Residents are concerned about the Town of Madison’s plan to sell the Academy School to a developer that would transform the historic building and the baseball fields behind it into new housing units.
During the NBC Connecticut Connect-a-thon on Thursday, three viewers called about the proposal.
The former Academy School building near the Town Green has been vacant since the school shut down in 2004.
Town leaders are considering four proposals from different developers before they select one for taxpayers to vote on during a referendum.
"Once this is gone, it's gone, it’s never coming back," Kathryn Hunter, who called NBC Connecticut, said.
Hunter said she admits the town does not have the money to fix up the boarded up building that continues to deteriorate, but she does not want to see a developer taking over the property behind the school.

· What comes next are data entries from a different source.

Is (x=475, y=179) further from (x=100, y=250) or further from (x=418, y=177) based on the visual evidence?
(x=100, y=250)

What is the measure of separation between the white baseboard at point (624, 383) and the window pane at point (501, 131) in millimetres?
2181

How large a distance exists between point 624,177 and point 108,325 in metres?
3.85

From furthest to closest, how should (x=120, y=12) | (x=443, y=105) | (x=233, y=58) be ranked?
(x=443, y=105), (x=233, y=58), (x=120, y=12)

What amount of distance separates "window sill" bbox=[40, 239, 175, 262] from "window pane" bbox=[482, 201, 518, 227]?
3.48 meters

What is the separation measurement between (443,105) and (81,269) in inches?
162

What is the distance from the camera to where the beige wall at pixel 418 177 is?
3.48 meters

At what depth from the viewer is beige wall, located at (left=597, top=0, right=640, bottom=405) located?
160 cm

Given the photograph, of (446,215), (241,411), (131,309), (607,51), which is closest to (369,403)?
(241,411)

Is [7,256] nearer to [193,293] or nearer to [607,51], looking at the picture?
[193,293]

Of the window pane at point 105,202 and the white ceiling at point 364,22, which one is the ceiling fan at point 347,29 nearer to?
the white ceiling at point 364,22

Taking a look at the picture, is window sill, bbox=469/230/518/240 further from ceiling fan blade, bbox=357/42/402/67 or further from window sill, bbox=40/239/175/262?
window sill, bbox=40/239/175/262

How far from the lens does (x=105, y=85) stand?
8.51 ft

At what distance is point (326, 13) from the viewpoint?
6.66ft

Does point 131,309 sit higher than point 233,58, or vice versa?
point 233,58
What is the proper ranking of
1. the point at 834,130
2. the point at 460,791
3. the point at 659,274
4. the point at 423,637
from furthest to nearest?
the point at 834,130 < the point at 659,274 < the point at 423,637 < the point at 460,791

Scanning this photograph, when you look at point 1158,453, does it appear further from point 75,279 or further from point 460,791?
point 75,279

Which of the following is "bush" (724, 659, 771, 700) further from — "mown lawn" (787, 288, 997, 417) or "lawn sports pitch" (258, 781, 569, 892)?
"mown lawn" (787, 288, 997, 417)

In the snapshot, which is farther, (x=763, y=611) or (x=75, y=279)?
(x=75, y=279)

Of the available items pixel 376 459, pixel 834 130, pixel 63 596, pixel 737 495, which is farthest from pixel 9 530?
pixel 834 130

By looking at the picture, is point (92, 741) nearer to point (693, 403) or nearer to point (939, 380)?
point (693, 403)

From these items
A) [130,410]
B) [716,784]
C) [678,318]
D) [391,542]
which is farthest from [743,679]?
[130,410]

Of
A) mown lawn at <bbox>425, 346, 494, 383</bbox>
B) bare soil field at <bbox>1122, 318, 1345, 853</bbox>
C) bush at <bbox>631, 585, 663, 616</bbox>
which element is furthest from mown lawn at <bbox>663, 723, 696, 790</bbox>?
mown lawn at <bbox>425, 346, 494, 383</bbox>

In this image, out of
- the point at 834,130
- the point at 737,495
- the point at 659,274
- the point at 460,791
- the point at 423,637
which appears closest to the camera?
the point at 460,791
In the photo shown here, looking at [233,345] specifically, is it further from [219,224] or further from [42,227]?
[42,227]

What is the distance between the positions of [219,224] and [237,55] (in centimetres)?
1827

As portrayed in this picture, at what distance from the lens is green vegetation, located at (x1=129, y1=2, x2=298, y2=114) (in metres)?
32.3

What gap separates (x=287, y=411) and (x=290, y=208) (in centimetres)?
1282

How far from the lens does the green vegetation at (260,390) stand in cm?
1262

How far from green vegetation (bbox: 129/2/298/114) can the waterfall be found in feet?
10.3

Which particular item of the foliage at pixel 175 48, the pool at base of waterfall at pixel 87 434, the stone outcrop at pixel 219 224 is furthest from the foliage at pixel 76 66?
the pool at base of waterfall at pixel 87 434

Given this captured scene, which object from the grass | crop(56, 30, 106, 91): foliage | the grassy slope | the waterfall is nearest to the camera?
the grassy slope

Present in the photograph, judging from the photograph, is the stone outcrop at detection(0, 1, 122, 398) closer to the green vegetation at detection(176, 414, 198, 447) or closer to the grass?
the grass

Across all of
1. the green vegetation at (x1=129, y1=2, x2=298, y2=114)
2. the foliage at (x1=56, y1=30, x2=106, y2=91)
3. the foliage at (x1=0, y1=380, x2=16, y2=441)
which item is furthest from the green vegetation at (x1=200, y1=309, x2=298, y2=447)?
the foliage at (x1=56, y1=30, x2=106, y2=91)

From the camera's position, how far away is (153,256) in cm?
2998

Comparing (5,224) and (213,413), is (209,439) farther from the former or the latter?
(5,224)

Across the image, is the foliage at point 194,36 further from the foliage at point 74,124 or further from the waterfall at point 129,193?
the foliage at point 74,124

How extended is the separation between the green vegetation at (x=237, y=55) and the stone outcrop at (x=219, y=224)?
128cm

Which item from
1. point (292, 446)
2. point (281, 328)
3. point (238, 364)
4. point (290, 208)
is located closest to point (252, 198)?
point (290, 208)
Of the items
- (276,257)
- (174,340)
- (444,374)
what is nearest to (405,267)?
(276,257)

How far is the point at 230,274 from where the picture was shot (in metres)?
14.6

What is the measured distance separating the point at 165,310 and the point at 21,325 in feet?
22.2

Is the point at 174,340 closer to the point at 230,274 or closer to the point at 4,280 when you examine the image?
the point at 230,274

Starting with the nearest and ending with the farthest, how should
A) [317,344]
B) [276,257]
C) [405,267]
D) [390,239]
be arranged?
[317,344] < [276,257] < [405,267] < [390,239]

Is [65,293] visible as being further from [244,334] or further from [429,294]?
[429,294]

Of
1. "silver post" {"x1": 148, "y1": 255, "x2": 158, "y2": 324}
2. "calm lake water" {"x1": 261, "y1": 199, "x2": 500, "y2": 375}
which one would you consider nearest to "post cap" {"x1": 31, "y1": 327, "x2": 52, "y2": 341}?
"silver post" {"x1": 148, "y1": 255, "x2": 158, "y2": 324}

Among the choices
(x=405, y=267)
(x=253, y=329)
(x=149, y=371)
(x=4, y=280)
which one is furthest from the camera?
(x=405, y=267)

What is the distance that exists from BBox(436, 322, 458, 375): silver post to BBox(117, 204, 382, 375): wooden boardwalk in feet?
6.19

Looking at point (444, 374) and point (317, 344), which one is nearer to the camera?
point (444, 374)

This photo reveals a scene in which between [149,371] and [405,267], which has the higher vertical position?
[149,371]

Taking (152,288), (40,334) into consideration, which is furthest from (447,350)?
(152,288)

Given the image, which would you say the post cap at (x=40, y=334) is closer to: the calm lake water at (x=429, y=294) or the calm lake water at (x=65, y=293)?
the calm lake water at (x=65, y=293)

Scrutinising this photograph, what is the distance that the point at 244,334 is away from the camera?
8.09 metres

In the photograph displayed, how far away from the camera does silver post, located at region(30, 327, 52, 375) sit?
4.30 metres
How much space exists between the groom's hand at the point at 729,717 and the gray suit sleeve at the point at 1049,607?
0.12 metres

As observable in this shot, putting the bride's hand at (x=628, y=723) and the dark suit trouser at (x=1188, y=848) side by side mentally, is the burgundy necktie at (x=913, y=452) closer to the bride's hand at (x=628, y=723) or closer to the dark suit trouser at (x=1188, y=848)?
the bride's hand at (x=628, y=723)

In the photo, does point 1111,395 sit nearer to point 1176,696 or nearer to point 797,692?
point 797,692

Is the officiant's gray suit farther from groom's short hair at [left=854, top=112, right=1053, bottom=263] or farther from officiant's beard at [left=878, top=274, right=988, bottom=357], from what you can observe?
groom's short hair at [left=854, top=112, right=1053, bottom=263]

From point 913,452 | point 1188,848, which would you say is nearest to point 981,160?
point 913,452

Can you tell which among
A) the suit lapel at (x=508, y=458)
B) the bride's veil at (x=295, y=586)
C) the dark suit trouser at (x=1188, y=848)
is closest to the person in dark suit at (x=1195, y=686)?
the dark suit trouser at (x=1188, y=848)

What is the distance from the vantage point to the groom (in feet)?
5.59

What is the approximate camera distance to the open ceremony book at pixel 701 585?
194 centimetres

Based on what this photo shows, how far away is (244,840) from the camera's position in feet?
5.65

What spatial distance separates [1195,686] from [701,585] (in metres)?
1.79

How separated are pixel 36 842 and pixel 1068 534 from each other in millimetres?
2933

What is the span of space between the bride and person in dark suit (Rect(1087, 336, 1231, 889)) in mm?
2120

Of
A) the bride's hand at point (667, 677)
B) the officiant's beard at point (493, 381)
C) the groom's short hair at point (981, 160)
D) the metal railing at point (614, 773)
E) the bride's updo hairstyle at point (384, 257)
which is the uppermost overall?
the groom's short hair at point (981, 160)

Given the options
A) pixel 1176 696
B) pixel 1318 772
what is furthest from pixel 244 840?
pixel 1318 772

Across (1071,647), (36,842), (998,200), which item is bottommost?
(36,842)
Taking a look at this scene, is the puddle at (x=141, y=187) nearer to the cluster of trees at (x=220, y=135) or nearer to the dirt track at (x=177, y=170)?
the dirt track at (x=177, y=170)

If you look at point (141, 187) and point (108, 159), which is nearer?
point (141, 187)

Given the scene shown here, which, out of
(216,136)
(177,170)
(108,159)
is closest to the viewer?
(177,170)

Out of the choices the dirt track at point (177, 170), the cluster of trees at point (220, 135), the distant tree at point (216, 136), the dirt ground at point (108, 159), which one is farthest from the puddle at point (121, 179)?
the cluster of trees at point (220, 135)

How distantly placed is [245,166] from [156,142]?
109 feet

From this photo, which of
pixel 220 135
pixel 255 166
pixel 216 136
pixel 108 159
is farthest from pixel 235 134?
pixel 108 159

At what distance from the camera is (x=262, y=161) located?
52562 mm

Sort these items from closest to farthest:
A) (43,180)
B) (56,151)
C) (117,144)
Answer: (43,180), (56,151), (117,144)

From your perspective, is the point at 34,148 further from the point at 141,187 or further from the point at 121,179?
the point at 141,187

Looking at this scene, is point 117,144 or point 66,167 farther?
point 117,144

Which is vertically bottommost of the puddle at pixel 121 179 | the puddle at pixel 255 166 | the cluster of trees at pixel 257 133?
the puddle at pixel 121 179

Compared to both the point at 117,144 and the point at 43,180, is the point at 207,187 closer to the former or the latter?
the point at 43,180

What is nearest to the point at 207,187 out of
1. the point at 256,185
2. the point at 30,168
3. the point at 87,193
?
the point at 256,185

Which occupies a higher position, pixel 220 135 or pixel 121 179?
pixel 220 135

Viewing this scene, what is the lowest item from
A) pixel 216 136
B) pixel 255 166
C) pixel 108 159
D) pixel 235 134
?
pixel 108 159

"I want to preserve the fields behind us and the playground for community use," Hunter said. "All four proposals I point out would be the highest density development in downtown Madison."
NBC Connecticut asked First Selectman Tom Banisch if he considered what the redevelopment would do to the small town feel in Madison.
"One of the things we told developers when we went out for proposals was you must maintain the character of the town," Banisch said.
The number of housing units in the proposals range from 20 to as many as 79, Banisch said.
One developer wants to transform the front of the school building into a theater and another would build a septic system big enough to handle downtown’s wastewater problem, Banisch added.
“To put five acres on the grand list in downtown Madison, I think the opportunity is there for significant grand list growth,” Banisch said, acknowledging the hope is for the town to make money of this deal.
But Hunter isn’t sold that the town she’s lived in since the early 2000’s will benefit.
“We should crunch the numbers and decide that we’re going to make enough money off this before we hand the deed to the developer,” Hunter said.
When philanthropist Daniel Hand gifted his academy to the town in 1884, one of the conditions was that the building remain an educational facility.
Banisch told NBC Connecticut that no longer applies as of the late 1950’s.
“I believe we have an ethical and moral obligation to honor Daniel Hand’s legacy and hold this property in trust for community and public use,” Hunter said.
The four proposals from the developers trying to purchase the Academy School property can be read here.
The public hearing on the future of the historic school building is at 7 p.m. Thursday Feb. 22 at the Polson Middle School at 302 Green Hill Road.